Texte proposé:
Au Maroc, une alternative à l'Iran
Par Anne Applebaum, 30/6//2009



Traduction de Micha Cziffra pour slate.fr (qui ignore que Western Sahara, en français, se dit Sahara occidental et non pas "ouest saharien"...), révisée par SOLIDMAR


SOLIDMAR a publié une série d’articles commentant le bilan de dix années de règne sans partage de Mohammed VI. Mises à part les louanges obséquieuses d'un Driss El Yazami, le bilan est jugé globalement désastreux sur le plan social et celui du respect des droits humains.
Par souci d’équilibre nous publions l’article élogieux d’Anne Applebaum, journaliste américaine du Washington Post, grande admiratrice et amie du roi du Maroc, paru le 30 juin sous le titre
In Morocco, an Alternative to Iran (Au Maroc, une alternative à l'Iran). Article qui, nous le souhaitons, suscitera ici comme cela a été le cas sur d’autres sites, de nombreux commentaires

Si vous voulez un antidote aux photos de policiers tabassant des manifestants et de filles agonisant dans les rues de Téhéran, faites un tour dans les rues de la capitale marocaine. Vous croiserez peut-être des manifestants. Mais ici, ils ne sont pas en danger. Le jour où j’ai visité la ville, un groupe se tenait devant le parlement et brandissait poliment des pancartes. Il y a aussi des filles, mais elles ne sont pas la cible de tireurs. Et elles ne ressemblent pas aux filles iraniennes. Même si à Rabat la mode est clairement aux longs foulards flottants et aux blue-jeans, de nombreuses marocaines se fondraient sans problème dans le paysage urbain de New York ou de Paris.
Bienvenue au Royaume du Maroc, un pays qui, à la lumière des événements qui se sont déroulés ces deux dernières semaines en Iran, mérite quelques minutes d’attention. A l’opposé de la Turquie, le Maroc n’est pas un pays laïque: le roi revendique sa descendance directe du prophète Mahomet. Par ailleurs, le Maroc n’aspire pas à devenir européen. Bien que le français soit encore la langue utilisée en affaires et dans l’enseignement supérieur, le pays fait bel et bien partie du monde arabe sur les plans linguistique et culturel.
Le Maroc n'est pas un paradis démocratique mais...
Contrairement à la plupart de ses voisins arabes, au cours des dix dernières années, le Maroc a subi un processus de mutation lente mais profonde et est passé de la monarchie traditionnelle à la monarchie constitutionnelle. De véritables partis politiques sont nés, et le pays jouit aujourd’hui d’une presse relativement libre. De nouveaux leaders son entrés sur la scène politique (Marrakech a pour maire une jeune femme de 33 ans). En outre, une série de nouvelles dispositions en matière de droit de la famille visent à concilier la loi de la charia et le respect des conventions internationales sur les droits de l’homme.

Questions spatiales portant sur des scènes:

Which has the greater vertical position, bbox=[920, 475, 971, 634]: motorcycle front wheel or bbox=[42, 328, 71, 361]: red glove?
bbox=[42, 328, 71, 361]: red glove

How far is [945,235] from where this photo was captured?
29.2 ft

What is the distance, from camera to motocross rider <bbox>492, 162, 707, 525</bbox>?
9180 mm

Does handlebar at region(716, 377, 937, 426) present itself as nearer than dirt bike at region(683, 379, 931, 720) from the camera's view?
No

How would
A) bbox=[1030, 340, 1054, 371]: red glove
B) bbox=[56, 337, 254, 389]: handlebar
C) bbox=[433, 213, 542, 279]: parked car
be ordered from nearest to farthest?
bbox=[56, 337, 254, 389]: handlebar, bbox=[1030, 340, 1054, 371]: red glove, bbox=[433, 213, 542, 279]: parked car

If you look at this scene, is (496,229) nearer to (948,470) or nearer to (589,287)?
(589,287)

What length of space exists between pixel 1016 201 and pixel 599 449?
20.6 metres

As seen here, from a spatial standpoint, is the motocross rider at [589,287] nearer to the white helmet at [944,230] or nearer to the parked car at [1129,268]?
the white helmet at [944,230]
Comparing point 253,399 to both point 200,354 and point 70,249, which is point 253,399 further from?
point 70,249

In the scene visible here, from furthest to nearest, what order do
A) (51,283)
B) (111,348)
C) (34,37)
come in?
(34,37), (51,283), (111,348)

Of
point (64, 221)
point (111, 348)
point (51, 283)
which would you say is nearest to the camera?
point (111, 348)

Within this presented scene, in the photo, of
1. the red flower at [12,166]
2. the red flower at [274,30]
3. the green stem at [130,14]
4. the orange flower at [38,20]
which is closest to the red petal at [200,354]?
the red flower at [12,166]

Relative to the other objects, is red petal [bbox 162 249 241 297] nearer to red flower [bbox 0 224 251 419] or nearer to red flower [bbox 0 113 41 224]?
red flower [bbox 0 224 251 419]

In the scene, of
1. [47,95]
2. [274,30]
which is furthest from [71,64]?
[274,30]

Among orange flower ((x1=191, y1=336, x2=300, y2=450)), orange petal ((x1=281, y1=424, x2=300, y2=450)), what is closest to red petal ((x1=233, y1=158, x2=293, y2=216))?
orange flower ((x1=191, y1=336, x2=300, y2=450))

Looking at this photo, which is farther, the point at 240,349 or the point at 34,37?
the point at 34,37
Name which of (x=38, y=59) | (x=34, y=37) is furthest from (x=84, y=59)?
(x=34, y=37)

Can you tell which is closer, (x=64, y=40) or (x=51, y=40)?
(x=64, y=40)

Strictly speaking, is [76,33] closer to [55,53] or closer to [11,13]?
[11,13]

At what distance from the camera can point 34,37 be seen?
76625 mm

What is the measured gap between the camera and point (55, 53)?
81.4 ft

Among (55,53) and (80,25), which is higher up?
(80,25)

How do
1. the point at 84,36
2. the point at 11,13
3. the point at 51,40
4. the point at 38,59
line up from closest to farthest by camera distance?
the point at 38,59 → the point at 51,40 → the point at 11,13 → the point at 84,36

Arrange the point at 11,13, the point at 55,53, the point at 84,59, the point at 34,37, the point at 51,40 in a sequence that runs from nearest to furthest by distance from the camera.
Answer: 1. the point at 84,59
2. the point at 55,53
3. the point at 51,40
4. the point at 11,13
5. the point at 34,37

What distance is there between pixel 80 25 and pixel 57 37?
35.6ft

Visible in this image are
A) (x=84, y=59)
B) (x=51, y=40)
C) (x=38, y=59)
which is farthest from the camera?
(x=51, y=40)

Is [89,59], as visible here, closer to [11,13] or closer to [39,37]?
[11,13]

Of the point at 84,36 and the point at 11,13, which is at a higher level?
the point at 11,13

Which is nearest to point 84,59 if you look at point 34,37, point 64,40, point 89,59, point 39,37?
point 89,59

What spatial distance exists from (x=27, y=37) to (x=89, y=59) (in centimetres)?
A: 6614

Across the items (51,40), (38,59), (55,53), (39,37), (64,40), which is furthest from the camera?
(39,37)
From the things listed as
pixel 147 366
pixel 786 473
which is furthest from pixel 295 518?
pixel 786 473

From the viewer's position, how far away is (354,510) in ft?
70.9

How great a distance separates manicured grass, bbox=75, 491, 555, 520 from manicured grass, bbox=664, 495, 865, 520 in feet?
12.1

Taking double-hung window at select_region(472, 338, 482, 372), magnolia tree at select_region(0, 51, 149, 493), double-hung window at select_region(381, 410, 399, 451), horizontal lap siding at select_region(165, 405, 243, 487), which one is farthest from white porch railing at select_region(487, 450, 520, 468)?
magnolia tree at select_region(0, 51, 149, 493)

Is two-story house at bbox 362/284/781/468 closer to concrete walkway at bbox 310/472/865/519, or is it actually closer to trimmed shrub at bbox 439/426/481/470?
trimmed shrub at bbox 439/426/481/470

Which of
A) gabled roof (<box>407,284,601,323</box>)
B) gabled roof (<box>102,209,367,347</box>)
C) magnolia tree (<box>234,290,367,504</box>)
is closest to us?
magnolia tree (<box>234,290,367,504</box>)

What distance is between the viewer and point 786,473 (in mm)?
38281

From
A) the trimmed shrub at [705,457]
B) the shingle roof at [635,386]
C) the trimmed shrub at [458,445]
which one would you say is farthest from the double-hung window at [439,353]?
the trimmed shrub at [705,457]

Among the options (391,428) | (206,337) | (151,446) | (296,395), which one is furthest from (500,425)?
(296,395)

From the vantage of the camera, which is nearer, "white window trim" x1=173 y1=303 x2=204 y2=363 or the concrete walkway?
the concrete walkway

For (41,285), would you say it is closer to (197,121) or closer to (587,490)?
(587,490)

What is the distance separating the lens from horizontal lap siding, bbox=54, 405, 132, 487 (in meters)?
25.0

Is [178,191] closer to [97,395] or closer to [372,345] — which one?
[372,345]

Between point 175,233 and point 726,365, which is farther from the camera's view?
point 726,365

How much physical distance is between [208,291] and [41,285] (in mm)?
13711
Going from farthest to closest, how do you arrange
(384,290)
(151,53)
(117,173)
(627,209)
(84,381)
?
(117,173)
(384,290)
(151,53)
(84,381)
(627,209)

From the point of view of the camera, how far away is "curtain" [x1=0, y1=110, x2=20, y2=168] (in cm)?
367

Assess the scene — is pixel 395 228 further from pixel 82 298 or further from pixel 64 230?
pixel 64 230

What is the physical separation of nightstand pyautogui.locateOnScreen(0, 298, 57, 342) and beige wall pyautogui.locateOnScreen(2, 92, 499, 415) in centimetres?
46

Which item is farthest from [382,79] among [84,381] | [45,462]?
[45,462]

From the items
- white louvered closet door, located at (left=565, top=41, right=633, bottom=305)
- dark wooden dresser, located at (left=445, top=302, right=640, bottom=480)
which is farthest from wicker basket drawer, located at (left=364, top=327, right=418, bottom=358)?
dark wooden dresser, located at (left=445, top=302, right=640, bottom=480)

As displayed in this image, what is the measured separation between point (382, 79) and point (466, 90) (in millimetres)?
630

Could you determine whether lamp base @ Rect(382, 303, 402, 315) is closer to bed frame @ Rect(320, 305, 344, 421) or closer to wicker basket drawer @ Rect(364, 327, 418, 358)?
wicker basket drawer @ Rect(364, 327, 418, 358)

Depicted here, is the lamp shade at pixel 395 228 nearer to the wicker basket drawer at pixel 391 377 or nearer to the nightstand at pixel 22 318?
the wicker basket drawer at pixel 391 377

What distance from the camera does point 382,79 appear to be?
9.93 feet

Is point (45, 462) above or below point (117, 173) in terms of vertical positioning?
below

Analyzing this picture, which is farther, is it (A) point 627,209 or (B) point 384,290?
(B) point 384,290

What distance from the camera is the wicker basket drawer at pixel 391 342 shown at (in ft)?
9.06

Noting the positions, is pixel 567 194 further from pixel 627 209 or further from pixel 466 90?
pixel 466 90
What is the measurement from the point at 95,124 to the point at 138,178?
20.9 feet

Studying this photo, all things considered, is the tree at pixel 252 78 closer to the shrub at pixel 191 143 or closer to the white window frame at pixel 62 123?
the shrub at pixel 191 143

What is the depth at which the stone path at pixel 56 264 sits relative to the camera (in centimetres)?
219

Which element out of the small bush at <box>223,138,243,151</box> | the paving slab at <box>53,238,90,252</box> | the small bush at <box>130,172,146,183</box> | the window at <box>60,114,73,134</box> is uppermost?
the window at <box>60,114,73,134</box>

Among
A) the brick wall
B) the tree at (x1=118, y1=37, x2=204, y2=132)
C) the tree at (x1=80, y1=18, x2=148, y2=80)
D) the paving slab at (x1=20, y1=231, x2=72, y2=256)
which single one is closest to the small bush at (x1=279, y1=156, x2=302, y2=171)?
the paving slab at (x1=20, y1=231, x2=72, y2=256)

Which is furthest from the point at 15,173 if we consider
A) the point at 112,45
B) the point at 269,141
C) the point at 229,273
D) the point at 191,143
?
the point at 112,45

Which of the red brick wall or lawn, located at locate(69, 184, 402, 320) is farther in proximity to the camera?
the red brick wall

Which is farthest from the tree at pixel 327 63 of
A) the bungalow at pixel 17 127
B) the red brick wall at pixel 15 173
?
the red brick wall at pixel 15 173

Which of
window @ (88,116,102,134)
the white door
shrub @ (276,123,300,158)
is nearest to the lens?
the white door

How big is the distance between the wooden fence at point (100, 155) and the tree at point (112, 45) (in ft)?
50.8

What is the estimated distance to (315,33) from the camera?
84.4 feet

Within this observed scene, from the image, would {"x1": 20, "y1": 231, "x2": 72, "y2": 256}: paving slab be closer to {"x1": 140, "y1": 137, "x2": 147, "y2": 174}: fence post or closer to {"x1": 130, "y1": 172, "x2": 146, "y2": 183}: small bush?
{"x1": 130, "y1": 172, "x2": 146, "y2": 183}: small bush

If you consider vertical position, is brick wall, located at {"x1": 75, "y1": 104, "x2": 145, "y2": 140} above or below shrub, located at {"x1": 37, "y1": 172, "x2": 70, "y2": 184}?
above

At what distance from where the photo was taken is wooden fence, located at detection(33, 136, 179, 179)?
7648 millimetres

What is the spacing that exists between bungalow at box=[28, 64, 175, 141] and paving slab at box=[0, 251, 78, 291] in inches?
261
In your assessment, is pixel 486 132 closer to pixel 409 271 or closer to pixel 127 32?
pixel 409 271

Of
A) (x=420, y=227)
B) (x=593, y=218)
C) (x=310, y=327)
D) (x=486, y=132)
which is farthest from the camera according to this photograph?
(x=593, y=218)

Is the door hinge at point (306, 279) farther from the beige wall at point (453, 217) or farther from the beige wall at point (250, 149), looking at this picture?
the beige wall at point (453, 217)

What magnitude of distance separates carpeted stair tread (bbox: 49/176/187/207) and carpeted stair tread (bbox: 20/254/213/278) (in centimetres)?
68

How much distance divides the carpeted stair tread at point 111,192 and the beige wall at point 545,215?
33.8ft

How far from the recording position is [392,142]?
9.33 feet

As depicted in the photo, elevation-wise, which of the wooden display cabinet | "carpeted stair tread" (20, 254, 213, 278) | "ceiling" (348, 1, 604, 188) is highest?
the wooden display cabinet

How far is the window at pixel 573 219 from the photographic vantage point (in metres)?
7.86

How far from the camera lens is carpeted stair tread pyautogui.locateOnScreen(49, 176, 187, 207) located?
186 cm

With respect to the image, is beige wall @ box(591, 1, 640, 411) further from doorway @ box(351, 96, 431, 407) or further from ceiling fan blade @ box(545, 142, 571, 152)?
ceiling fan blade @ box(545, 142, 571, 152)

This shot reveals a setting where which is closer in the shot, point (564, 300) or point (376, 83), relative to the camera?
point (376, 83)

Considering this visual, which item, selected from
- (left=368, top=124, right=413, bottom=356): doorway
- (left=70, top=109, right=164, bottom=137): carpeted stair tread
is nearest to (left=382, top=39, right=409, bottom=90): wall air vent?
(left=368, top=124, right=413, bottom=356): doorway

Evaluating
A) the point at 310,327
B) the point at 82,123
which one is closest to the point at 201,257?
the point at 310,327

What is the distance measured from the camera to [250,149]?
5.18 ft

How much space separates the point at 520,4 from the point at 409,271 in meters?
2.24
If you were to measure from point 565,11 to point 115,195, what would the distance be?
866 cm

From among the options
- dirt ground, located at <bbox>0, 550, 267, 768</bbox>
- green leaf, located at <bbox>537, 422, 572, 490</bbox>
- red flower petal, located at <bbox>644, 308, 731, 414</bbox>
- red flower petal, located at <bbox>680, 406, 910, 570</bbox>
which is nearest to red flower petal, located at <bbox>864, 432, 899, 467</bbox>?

Consigne: Résumez en deux phrases le texte sur le Maroc. Appuyez-vous uniquement sur le texte pour répondre.

Corrigé: Le texte reproduit un article élogieux d'Anne Applebaum, publié par SOLIDMAR par souci d'équilibre, qui présente le Maroc comme une alternative à l'Iran : à Rabat, les manifestants ne sont pas en danger et de nombreuses Marocaines se fondraient sans problème dans le paysage urbain de New York ou de Paris. Sans être laïque ni aspirer à devenir européen, le Maroc est passé en dix ans de la monarchie traditionnelle à la monarchie constitutionnelle, avec de véritables partis politiques, une presse relativement libre et de nouvelles dispositions en droit de la famille qui visent à concilier la charia et les droits de l'homme.